Without a doubt, the most read, shares, and commented columns that I have written center on the down and dirty advice. You know the type–what to do when this happens. I have written for consumers and trade alike and they always draw the most attention. To be honest, they are some of the easiest to write. After all we all work in an industry that has no shortage of tales, snafus and screw-ups. I can usually draw on a past experience to create the topic; but then I thought–what if I drop dead?
I have nothing to go on there. It is a pretty melodramatic question, but a valid one nonetheless. Let’s face it, no one is getting any younger. The industry as a whole is, shall we say…maturing. And since 2001, we have seen more consolidation in the industry resulting in many professionals being solo practitioners working from home offices. Certainly this is a little more complex than a missed connection in Atlanta or a lost Passport.
We have built our practices based on the level of service we provide, and as morbid as it sounds, we need to continue that service even after we die. And in talking to many agents, most do not realize that this business (profitable or not) is an asset in your estate.
Succession is not too dissimilar from a sale or merger—it is just more immediate and pressing. So how, exactly, do you handle this? I spoke with Bob Sweeney from Innovative Travel Acquisitions to get his opinion.

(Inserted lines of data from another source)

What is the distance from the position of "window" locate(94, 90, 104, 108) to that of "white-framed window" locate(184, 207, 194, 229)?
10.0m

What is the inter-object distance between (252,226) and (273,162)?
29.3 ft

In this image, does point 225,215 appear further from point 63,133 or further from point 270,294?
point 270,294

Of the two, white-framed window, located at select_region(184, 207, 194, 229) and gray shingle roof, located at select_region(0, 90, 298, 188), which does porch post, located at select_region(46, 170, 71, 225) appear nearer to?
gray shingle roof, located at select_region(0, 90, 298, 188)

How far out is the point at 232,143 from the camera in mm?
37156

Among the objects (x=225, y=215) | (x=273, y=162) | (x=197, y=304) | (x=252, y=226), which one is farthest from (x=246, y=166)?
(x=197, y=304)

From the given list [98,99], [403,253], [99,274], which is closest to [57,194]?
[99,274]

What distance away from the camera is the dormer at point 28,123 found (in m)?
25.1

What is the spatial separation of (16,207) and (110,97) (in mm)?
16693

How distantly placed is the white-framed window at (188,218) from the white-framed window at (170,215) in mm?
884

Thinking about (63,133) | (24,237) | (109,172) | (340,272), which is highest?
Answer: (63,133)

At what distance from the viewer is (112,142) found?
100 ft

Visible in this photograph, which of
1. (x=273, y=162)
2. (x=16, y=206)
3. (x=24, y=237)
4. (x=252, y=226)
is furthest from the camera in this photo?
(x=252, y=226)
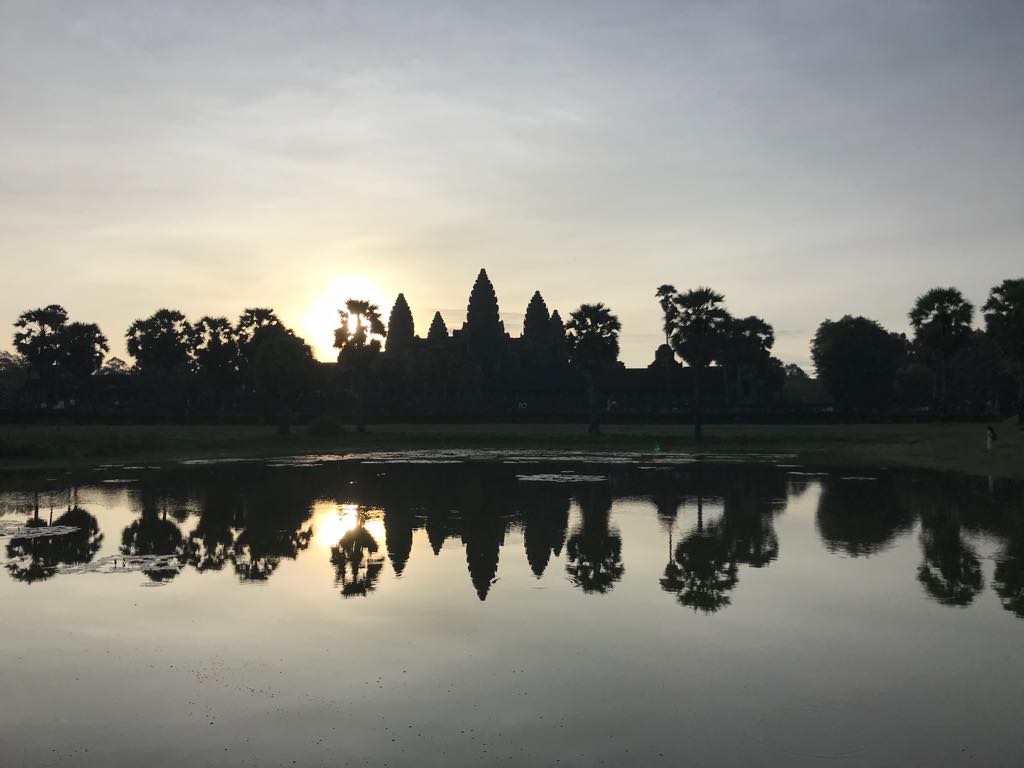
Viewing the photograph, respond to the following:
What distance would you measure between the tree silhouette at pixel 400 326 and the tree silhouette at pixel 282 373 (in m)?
60.2

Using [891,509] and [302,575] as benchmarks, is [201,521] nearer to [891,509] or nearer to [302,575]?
[302,575]

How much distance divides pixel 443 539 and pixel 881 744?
47.8 feet

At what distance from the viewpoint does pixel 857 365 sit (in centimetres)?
10250

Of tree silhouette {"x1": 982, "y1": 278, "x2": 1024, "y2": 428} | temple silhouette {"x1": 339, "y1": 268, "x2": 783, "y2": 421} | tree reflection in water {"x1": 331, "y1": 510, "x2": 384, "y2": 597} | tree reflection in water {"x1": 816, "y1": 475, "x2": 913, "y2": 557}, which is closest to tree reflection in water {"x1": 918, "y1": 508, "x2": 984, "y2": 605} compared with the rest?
tree reflection in water {"x1": 816, "y1": 475, "x2": 913, "y2": 557}

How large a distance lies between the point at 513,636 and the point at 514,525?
450 inches

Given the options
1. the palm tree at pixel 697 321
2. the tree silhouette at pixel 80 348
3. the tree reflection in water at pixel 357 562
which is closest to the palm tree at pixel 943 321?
the palm tree at pixel 697 321

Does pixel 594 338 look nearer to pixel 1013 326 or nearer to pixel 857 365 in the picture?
pixel 1013 326

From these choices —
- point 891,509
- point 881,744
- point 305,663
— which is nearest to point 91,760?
point 305,663

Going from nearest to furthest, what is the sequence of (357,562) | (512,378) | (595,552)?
(357,562), (595,552), (512,378)

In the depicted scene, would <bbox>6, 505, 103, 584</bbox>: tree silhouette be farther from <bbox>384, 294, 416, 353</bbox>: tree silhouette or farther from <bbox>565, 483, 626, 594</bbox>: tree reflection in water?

Have a plan in place to immediately turn your business over to a trusted agency. Pre-execute an agreement that allows them complete access to your client files and records—not financial records. This turnover agreement will include transferring the phones and mail, and compensation for the successor agency for all commissions and fees received for a finite period.
Bob suggested that 15% of the commissions and fees earned for a period not to exceed two years would be reasonable. I imagine a non-solicit agreement would be a benefit as well.
And his second suggestion was very practical as well.
Your customer list has value and in the event of your death, it is up to your estate to get as much value for it as possible. Rather than just letting the agency close, or slide over to your trusted agency partner, make sure your will includes instructions to immediately contact a travel attorney for advice and perhaps a travel business broker to facilitate a sale. Travel agencies are sometimes complex and difficult to value. A professional in the field is well worth the cost.
I might take it a step further. Might it make sense to pre-sell your agency to your trusted agency? You could craft a contract that gives them the first right to purchase and the terms could be pre-set. But I would caution to make sure they are reviewed annually as the marketplace is changing and we have all heard about the dead guy who never updated his will and his estate goes to an unintended recipient.
It’s just some food for thought.
As travel professionals, we try to make sure everything goes off without a hitch for our clients. If we are still around, it is testament that we are succeeding. Don’t let a little thing like death get in the way.